→ **What the exercise asks**
Pick up the news report on the reinstated 3M Bair Hugger lawsuits after its last sentence and continue it.

→ **Reading text**

════════════════

The US Court of Appeals reinstated, this week, almost 6,000 products liability lawsuits filed against 3M relating to a surgical device that was meant to keep patients warm but instead allegedly caused them to develop infections, reports Jurist.
It writes that 3Mʼs Bair Hugger device is a convective patient-warming device used during surgery to decrease bleeding, speed up recovery time, and decrease the risk of infection. The plaintiffs in the case, who all formerly underwent surgery, claimed to have contracted infections because of the device.
In 2019, a district judge excluded the plaintiffsʼ general causation medical experts and an engineering expert. The judge then granted summary judgment to 3M as to all of the claims.
On Monday, the appeals court stated that the trial court judge wrongly excluded the testimony from the medical experts that supported the plaintiffsʼ claims. All of the experts relied on a 2011 observational epidemiological study and the district judge found that the experts failed to bridge a gap left by the study. However, the appeals court determined that the experts additionally relied on other studies and reports, and their failure to handle the studyʼs limitations was not “fatal to the admissibility of their opinions”.

════════════════

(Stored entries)

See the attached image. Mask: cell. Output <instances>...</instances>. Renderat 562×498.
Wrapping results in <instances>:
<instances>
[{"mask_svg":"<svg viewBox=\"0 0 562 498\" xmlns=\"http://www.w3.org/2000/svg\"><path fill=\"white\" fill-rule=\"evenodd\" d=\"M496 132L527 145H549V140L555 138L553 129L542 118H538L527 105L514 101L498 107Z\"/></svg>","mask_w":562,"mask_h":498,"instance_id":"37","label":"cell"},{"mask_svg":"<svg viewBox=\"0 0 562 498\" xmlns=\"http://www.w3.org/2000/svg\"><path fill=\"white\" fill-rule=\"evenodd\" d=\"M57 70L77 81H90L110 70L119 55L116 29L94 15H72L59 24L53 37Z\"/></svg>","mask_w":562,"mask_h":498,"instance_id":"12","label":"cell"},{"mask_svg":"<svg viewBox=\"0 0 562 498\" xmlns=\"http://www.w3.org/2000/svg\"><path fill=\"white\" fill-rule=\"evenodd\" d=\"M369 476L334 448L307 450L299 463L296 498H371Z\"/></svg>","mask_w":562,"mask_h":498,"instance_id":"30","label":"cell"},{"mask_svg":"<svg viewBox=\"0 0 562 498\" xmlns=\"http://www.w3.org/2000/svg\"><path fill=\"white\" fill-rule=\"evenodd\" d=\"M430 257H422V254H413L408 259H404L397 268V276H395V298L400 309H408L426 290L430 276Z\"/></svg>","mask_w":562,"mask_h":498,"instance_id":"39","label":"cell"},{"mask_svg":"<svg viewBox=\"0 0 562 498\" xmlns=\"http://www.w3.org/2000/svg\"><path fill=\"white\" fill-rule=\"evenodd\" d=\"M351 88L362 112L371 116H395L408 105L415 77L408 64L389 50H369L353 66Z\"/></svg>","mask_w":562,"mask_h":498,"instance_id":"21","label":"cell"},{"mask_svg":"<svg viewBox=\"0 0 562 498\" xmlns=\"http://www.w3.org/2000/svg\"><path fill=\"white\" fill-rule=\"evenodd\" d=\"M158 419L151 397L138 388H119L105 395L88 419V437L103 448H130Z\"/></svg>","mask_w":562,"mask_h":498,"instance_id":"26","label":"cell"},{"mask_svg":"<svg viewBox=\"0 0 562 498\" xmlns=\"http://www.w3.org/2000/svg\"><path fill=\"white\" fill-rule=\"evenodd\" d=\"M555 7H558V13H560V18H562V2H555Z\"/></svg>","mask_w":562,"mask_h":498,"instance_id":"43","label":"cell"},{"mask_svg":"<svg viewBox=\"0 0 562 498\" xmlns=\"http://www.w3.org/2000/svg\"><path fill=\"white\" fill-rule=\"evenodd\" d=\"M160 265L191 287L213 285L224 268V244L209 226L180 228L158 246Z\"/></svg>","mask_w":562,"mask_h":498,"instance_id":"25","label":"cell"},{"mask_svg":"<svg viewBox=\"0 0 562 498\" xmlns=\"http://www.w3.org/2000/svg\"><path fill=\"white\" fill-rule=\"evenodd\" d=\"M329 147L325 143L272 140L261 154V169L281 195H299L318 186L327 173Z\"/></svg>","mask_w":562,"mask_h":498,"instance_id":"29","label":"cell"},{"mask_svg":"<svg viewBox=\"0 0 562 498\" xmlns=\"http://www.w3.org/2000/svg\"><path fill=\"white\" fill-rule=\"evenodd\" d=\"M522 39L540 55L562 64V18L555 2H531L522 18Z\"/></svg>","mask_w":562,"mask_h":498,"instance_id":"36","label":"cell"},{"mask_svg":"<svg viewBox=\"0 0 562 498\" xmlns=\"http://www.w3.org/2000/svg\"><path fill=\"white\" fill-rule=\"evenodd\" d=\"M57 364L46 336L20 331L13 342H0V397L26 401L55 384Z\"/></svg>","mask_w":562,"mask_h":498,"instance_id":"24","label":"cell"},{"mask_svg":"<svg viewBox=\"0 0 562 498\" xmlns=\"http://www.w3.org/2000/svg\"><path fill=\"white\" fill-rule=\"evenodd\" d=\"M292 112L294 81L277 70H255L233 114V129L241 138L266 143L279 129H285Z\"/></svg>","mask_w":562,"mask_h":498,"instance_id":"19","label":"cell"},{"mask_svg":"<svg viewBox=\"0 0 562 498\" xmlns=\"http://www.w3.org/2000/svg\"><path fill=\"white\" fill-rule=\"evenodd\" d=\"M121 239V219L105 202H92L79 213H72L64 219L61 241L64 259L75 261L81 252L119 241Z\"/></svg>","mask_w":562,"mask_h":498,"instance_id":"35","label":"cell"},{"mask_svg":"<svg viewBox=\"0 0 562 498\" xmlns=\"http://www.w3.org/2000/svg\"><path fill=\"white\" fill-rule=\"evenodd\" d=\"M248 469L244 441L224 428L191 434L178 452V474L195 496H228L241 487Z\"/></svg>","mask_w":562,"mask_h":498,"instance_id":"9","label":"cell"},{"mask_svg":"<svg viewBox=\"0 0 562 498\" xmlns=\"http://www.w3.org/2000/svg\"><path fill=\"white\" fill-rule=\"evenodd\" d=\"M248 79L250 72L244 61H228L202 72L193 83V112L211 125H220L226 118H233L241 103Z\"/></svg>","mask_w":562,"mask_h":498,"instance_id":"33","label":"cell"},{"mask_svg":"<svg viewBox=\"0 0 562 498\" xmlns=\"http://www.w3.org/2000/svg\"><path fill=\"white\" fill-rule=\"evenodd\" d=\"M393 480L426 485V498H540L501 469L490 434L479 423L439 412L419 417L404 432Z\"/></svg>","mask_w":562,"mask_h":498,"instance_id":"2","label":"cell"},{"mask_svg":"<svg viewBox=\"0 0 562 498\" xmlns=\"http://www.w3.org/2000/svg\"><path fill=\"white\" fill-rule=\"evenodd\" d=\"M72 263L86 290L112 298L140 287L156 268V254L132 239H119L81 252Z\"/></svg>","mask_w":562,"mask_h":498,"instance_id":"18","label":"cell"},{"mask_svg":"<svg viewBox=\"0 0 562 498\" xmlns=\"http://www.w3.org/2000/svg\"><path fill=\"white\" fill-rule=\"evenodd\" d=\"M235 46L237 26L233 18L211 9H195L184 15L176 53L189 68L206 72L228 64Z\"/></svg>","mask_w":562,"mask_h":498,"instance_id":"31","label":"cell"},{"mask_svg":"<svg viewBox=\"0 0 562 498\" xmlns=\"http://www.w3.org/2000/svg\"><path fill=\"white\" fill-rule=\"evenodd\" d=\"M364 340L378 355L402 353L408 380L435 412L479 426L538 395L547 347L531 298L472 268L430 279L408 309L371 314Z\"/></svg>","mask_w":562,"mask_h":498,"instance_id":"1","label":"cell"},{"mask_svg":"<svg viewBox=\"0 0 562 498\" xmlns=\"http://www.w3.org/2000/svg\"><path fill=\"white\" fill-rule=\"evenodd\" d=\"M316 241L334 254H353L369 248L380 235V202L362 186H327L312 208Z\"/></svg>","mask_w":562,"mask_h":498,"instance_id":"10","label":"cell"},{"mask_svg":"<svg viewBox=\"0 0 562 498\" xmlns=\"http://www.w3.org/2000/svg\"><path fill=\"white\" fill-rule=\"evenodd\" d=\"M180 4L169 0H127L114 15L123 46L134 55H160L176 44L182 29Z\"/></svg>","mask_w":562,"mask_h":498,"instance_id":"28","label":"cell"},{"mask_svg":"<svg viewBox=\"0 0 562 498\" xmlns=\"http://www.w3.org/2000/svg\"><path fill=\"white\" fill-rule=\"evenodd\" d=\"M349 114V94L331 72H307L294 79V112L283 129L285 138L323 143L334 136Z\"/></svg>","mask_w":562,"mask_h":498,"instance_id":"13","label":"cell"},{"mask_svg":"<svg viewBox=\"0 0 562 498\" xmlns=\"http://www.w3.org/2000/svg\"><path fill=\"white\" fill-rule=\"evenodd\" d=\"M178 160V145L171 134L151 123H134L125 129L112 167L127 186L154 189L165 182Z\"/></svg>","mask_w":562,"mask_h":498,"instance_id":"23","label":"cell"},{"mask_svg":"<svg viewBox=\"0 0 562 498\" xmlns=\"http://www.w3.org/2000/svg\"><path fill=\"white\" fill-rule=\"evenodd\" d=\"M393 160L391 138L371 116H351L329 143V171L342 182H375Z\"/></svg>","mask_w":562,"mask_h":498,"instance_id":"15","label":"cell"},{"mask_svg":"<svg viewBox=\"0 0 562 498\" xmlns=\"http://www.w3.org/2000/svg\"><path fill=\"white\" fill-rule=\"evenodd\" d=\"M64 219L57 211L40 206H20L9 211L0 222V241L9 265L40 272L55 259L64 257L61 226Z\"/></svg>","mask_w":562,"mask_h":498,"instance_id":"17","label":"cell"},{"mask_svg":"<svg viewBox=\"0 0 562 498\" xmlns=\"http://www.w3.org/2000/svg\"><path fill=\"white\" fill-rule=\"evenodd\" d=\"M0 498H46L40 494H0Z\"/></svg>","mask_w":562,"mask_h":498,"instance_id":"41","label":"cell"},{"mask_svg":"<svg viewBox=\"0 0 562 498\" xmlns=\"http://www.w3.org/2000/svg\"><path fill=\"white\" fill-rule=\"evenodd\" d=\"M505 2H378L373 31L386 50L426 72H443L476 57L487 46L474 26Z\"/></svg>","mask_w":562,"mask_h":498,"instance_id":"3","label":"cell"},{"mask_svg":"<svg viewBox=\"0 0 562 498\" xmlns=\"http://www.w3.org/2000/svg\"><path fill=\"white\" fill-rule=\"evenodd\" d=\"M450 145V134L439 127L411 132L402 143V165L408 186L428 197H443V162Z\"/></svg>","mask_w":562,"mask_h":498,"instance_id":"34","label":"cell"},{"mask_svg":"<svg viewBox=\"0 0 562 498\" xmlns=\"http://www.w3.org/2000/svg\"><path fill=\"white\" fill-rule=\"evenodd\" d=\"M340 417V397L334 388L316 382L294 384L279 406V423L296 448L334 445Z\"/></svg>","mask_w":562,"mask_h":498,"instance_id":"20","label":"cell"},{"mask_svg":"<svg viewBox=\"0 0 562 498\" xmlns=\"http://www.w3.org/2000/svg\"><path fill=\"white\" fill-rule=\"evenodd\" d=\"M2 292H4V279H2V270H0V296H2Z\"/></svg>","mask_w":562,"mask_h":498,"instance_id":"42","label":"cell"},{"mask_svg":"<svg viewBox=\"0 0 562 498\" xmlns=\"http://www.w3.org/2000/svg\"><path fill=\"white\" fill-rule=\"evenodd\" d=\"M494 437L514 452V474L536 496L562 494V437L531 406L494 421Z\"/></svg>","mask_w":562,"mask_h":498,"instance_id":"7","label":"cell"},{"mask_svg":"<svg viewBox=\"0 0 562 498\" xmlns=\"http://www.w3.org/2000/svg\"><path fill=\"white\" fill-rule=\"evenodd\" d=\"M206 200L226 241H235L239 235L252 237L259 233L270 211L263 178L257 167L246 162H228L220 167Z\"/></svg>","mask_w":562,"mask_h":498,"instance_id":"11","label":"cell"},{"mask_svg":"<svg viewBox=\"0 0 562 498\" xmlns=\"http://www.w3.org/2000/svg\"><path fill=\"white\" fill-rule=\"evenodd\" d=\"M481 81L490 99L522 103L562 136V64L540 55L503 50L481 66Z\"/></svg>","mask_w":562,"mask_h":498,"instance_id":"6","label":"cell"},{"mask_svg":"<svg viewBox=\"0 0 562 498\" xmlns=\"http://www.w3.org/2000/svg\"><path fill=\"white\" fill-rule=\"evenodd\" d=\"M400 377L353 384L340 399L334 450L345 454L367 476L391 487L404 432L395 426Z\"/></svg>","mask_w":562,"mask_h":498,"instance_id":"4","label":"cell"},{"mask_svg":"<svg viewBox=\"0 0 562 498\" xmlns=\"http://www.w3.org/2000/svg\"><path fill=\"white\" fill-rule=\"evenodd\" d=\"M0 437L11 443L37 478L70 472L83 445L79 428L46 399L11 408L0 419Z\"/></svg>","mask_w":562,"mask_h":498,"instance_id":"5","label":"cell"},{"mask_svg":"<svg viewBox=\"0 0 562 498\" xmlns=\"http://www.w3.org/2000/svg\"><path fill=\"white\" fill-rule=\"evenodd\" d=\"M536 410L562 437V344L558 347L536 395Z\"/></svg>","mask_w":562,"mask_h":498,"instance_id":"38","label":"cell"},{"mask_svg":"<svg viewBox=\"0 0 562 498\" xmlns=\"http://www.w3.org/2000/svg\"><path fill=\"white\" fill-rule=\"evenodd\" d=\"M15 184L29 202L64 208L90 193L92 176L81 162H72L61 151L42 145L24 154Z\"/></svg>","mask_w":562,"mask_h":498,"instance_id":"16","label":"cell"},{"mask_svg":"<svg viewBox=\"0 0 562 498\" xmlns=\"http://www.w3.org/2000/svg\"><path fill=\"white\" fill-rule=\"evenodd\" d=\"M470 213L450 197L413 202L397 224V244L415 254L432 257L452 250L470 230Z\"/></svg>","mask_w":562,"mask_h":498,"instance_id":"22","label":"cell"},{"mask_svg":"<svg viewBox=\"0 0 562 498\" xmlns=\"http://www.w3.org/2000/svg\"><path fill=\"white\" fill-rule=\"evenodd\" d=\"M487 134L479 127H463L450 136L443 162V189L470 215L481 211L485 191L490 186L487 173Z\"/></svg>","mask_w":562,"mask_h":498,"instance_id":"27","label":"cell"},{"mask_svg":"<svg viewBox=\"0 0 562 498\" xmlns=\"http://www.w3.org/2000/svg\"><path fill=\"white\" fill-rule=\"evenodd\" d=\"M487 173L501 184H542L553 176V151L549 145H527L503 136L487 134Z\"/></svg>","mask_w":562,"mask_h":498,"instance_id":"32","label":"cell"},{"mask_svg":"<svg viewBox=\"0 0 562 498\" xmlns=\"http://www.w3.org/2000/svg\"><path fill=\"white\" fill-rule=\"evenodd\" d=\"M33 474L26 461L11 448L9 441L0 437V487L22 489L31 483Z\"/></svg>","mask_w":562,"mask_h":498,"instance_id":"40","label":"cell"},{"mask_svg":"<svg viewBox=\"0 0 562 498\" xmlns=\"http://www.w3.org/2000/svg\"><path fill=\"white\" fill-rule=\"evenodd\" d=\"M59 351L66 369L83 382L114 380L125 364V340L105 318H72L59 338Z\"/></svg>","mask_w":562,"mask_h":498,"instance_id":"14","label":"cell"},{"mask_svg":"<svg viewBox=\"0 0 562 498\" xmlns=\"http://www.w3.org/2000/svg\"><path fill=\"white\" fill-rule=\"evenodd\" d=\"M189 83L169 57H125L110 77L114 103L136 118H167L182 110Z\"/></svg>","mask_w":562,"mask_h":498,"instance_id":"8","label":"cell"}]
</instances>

════════════════

→ **Reply**
Similarly, the court found that the trial court abused its discretion through its general exclusion of other expert testimony. Thus, the court reversed in full the exclusion of the general causation experts and in part the exclusion of the engineering expert.
This effectively reinstates almost 6,000 lawsuits against 3M for the Bair Hugger device. However, 3M says the company is “confident in [its] case and will continue to vigorously defend [itself].”